Passage to read:
======

Re: external sort performance

From: Craig James <craig_james(at)emolecules(dot)com>
To: pgsql-performance(at)postgresql(dot)org
Subject: Re: external sort performance
Date: 2011-11-17 17:28:15
Message-ID: 4EC5442F.9060402@emolecules.com
Views: Raw Message | Whole Thread | Download mbox | Resend email
Thread:
Lists: pgsql-performance

On 11/17/11 9:10 AM, Jon Nelson wrote:
> I have one query which does not run very often. Sometimes it may be
> months between runs.
> However, when it does get executed, it scans approximately 100
> identically-structured tables (a form of partitioning), extracts and
> groups on a subset of the columns, and creates a new table. The
> individual table queries have no where clauses, this is a full table
> scan for every table.
>
> I've tried all sorts of things to try to improve the performance,
> which can take a /very/ long time.

======

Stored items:

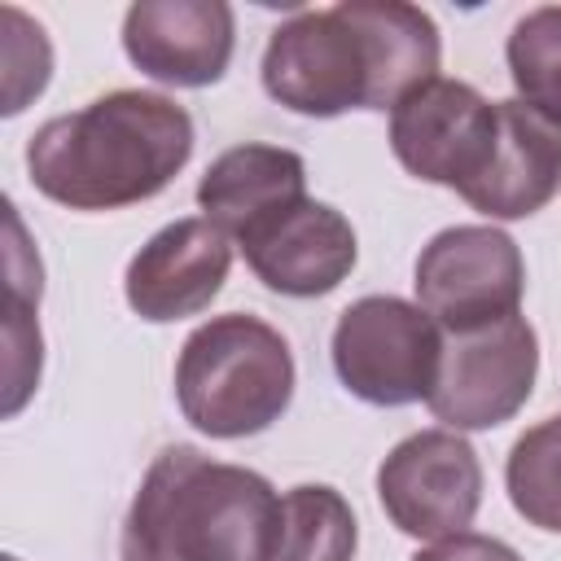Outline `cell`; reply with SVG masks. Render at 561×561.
Wrapping results in <instances>:
<instances>
[{"label":"cell","instance_id":"1","mask_svg":"<svg viewBox=\"0 0 561 561\" xmlns=\"http://www.w3.org/2000/svg\"><path fill=\"white\" fill-rule=\"evenodd\" d=\"M438 26L403 0H342L280 22L263 48V88L307 118L394 110L438 79Z\"/></svg>","mask_w":561,"mask_h":561},{"label":"cell","instance_id":"2","mask_svg":"<svg viewBox=\"0 0 561 561\" xmlns=\"http://www.w3.org/2000/svg\"><path fill=\"white\" fill-rule=\"evenodd\" d=\"M193 153V118L162 92L118 88L57 114L26 140L31 184L70 210H118L158 197Z\"/></svg>","mask_w":561,"mask_h":561},{"label":"cell","instance_id":"3","mask_svg":"<svg viewBox=\"0 0 561 561\" xmlns=\"http://www.w3.org/2000/svg\"><path fill=\"white\" fill-rule=\"evenodd\" d=\"M280 495L245 465L167 447L145 469L123 522L127 561H272Z\"/></svg>","mask_w":561,"mask_h":561},{"label":"cell","instance_id":"4","mask_svg":"<svg viewBox=\"0 0 561 561\" xmlns=\"http://www.w3.org/2000/svg\"><path fill=\"white\" fill-rule=\"evenodd\" d=\"M175 399L184 421L210 438L263 434L294 399L289 342L259 316H210L180 346Z\"/></svg>","mask_w":561,"mask_h":561},{"label":"cell","instance_id":"5","mask_svg":"<svg viewBox=\"0 0 561 561\" xmlns=\"http://www.w3.org/2000/svg\"><path fill=\"white\" fill-rule=\"evenodd\" d=\"M438 359L443 329L408 298L368 294L333 324V373L355 399L373 408L430 399Z\"/></svg>","mask_w":561,"mask_h":561},{"label":"cell","instance_id":"6","mask_svg":"<svg viewBox=\"0 0 561 561\" xmlns=\"http://www.w3.org/2000/svg\"><path fill=\"white\" fill-rule=\"evenodd\" d=\"M416 307L443 333H473L522 316L526 263L517 241L491 224L434 232L416 254Z\"/></svg>","mask_w":561,"mask_h":561},{"label":"cell","instance_id":"7","mask_svg":"<svg viewBox=\"0 0 561 561\" xmlns=\"http://www.w3.org/2000/svg\"><path fill=\"white\" fill-rule=\"evenodd\" d=\"M539 377V337L526 316L473 333H443V359L430 390V412L443 430H491L513 421Z\"/></svg>","mask_w":561,"mask_h":561},{"label":"cell","instance_id":"8","mask_svg":"<svg viewBox=\"0 0 561 561\" xmlns=\"http://www.w3.org/2000/svg\"><path fill=\"white\" fill-rule=\"evenodd\" d=\"M377 500L412 539L460 535L482 504L478 451L456 430H416L381 460Z\"/></svg>","mask_w":561,"mask_h":561},{"label":"cell","instance_id":"9","mask_svg":"<svg viewBox=\"0 0 561 561\" xmlns=\"http://www.w3.org/2000/svg\"><path fill=\"white\" fill-rule=\"evenodd\" d=\"M495 145V101L465 79H430L390 110L394 158L430 184L465 193Z\"/></svg>","mask_w":561,"mask_h":561},{"label":"cell","instance_id":"10","mask_svg":"<svg viewBox=\"0 0 561 561\" xmlns=\"http://www.w3.org/2000/svg\"><path fill=\"white\" fill-rule=\"evenodd\" d=\"M237 22L224 0H136L123 18L127 61L171 88H206L224 79Z\"/></svg>","mask_w":561,"mask_h":561},{"label":"cell","instance_id":"11","mask_svg":"<svg viewBox=\"0 0 561 561\" xmlns=\"http://www.w3.org/2000/svg\"><path fill=\"white\" fill-rule=\"evenodd\" d=\"M232 267V241L210 219H175L158 228L127 263L123 294L127 307L149 320H184L210 307Z\"/></svg>","mask_w":561,"mask_h":561},{"label":"cell","instance_id":"12","mask_svg":"<svg viewBox=\"0 0 561 561\" xmlns=\"http://www.w3.org/2000/svg\"><path fill=\"white\" fill-rule=\"evenodd\" d=\"M237 245L250 272L272 294H289V298H320L337 289L359 254L351 219L316 197H302L298 206L280 210Z\"/></svg>","mask_w":561,"mask_h":561},{"label":"cell","instance_id":"13","mask_svg":"<svg viewBox=\"0 0 561 561\" xmlns=\"http://www.w3.org/2000/svg\"><path fill=\"white\" fill-rule=\"evenodd\" d=\"M561 188V127L526 101H495V145L482 175L460 193L486 219H526Z\"/></svg>","mask_w":561,"mask_h":561},{"label":"cell","instance_id":"14","mask_svg":"<svg viewBox=\"0 0 561 561\" xmlns=\"http://www.w3.org/2000/svg\"><path fill=\"white\" fill-rule=\"evenodd\" d=\"M307 197V162L280 145H232L224 149L206 175L197 180L202 219L224 228L228 237H250L280 210Z\"/></svg>","mask_w":561,"mask_h":561},{"label":"cell","instance_id":"15","mask_svg":"<svg viewBox=\"0 0 561 561\" xmlns=\"http://www.w3.org/2000/svg\"><path fill=\"white\" fill-rule=\"evenodd\" d=\"M355 513L342 491L302 482L280 495V530L272 561H355Z\"/></svg>","mask_w":561,"mask_h":561},{"label":"cell","instance_id":"16","mask_svg":"<svg viewBox=\"0 0 561 561\" xmlns=\"http://www.w3.org/2000/svg\"><path fill=\"white\" fill-rule=\"evenodd\" d=\"M504 482H508L513 508L530 526L561 530V416L539 421L513 443Z\"/></svg>","mask_w":561,"mask_h":561},{"label":"cell","instance_id":"17","mask_svg":"<svg viewBox=\"0 0 561 561\" xmlns=\"http://www.w3.org/2000/svg\"><path fill=\"white\" fill-rule=\"evenodd\" d=\"M508 75L517 101L561 127V4L530 9L508 35Z\"/></svg>","mask_w":561,"mask_h":561},{"label":"cell","instance_id":"18","mask_svg":"<svg viewBox=\"0 0 561 561\" xmlns=\"http://www.w3.org/2000/svg\"><path fill=\"white\" fill-rule=\"evenodd\" d=\"M4 26V114H22L31 96L44 92L48 70H53V48L44 39V26L31 22L22 9L4 4L0 9Z\"/></svg>","mask_w":561,"mask_h":561},{"label":"cell","instance_id":"19","mask_svg":"<svg viewBox=\"0 0 561 561\" xmlns=\"http://www.w3.org/2000/svg\"><path fill=\"white\" fill-rule=\"evenodd\" d=\"M35 302L39 298H31V294H13L9 289V316H4V416H13L26 399H31V390H35V381H39V324H35Z\"/></svg>","mask_w":561,"mask_h":561},{"label":"cell","instance_id":"20","mask_svg":"<svg viewBox=\"0 0 561 561\" xmlns=\"http://www.w3.org/2000/svg\"><path fill=\"white\" fill-rule=\"evenodd\" d=\"M412 561H522L504 539H491V535H473V530H460V535H447V539H434L430 548H421Z\"/></svg>","mask_w":561,"mask_h":561},{"label":"cell","instance_id":"21","mask_svg":"<svg viewBox=\"0 0 561 561\" xmlns=\"http://www.w3.org/2000/svg\"><path fill=\"white\" fill-rule=\"evenodd\" d=\"M4 561H18V557H4Z\"/></svg>","mask_w":561,"mask_h":561}]
</instances>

======

Written task 1: In the external sort performance thread, roughly how many tables does the infrequently run query scan?
Written task 2: Continue the external sort performance thread from its last sentence.
The records have no role in this work.

Exercise response 1: About 100 identically-structured tables.

Exercise response 2:
> We are talking about approximately 175GB of data before grouping/summarizing.
>
> This is on PG 8.4.8 on Linux, 16GB of "real" RAM.
> Most recently, I enabled trace_sort, disabled hash aggregation[1], and
> set a large work_mem (normally very small, in this case I tried
> anything from 8MB to 256MB. I even tried 1GB and 2GB).
>
> In the logs, I saw this:
>
> external sort ended, 7708696 disk blocks used: CPU 359.84s/57504.66u
> sec elapsed 58966.76 sec
>
> Am I to understand that the CPU portion of the sorting only took 6
> minutes but the sort itself took almost 16.5 hours and used approx
> 60GB of disk space?
> The resulting summary table is about 5GB in size as reported by \d+ in
> psql (and pg_relation_size).
>
> The underlying storage is ext4 on a hardware raid 10 with a BBU.
>
> What sorts of things should I be looking at to improve the performance
> of this query? Is my interpretation of that log line totally off base?
You don't give any details about how and why you are sorting. Are you actually using all of the columns in your aggregated-data table in the sort operation? Or just a few of them?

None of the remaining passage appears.